Task statement:
Once "53 CHÂTEAU-GONTIER - Place" turns up in a line below, reproduce that line and those after it exactly, stopping after the line with "Foto próxima ao"; leave pictures out.

Records shown:

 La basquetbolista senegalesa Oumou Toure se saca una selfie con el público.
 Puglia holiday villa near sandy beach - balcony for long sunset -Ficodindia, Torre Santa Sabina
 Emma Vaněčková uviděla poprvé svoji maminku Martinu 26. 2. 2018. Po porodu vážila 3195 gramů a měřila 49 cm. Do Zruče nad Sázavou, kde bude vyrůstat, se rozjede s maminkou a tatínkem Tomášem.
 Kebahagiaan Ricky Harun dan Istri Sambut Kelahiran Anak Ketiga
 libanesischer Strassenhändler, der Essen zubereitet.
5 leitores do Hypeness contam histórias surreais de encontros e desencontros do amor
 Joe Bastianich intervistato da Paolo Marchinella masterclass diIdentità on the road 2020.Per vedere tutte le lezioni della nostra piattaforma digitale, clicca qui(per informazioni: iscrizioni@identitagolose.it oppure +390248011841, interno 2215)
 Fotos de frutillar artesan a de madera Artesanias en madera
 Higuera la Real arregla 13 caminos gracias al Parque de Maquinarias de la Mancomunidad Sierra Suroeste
==
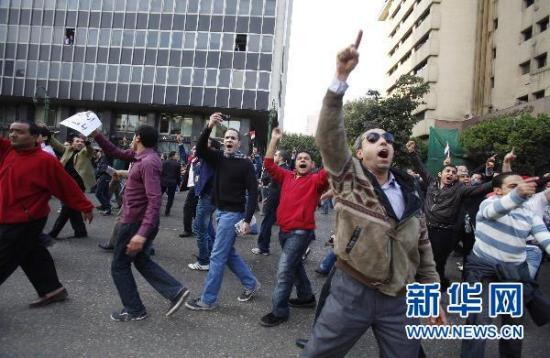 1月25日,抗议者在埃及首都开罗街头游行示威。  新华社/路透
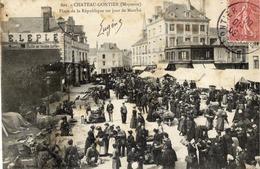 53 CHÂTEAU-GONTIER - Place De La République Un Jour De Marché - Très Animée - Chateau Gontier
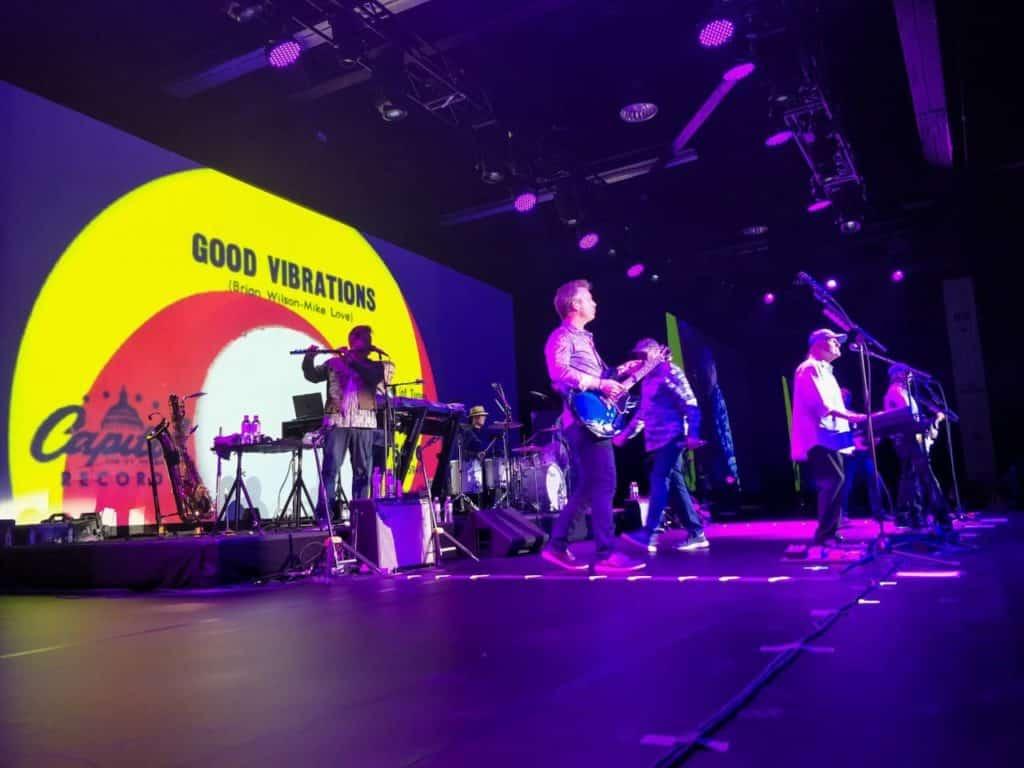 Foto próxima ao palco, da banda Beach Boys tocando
...
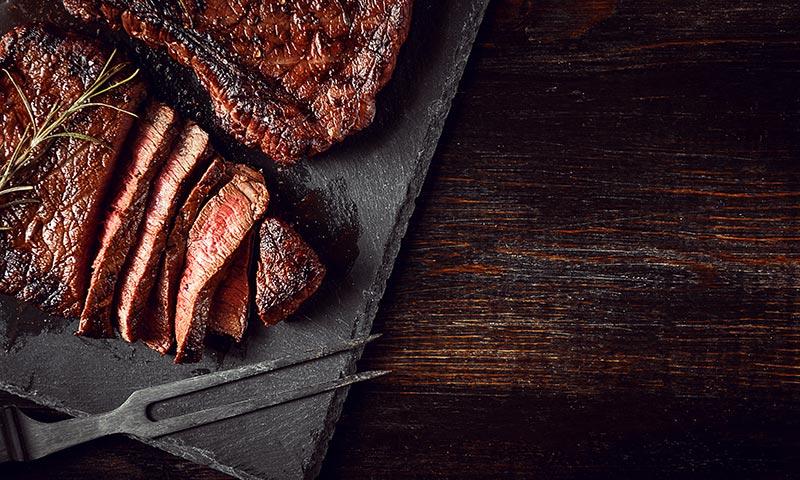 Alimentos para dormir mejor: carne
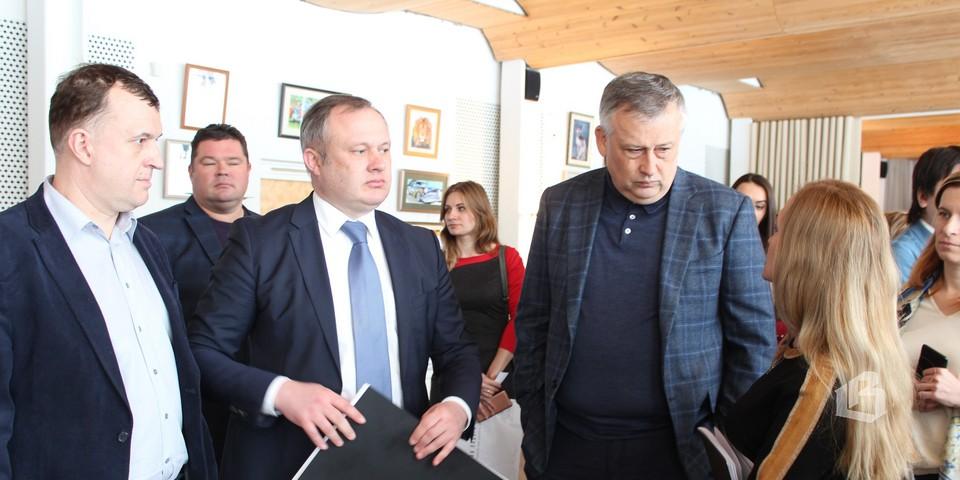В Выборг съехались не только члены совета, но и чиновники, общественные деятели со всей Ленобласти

Reply to the task:
 53 CHÂTEAU-GONTIER - Place De La République Un Jour De Marché - Très Animée - Chateau Gontier
 Foto próxima ao palco, da banda Beach Boys tocando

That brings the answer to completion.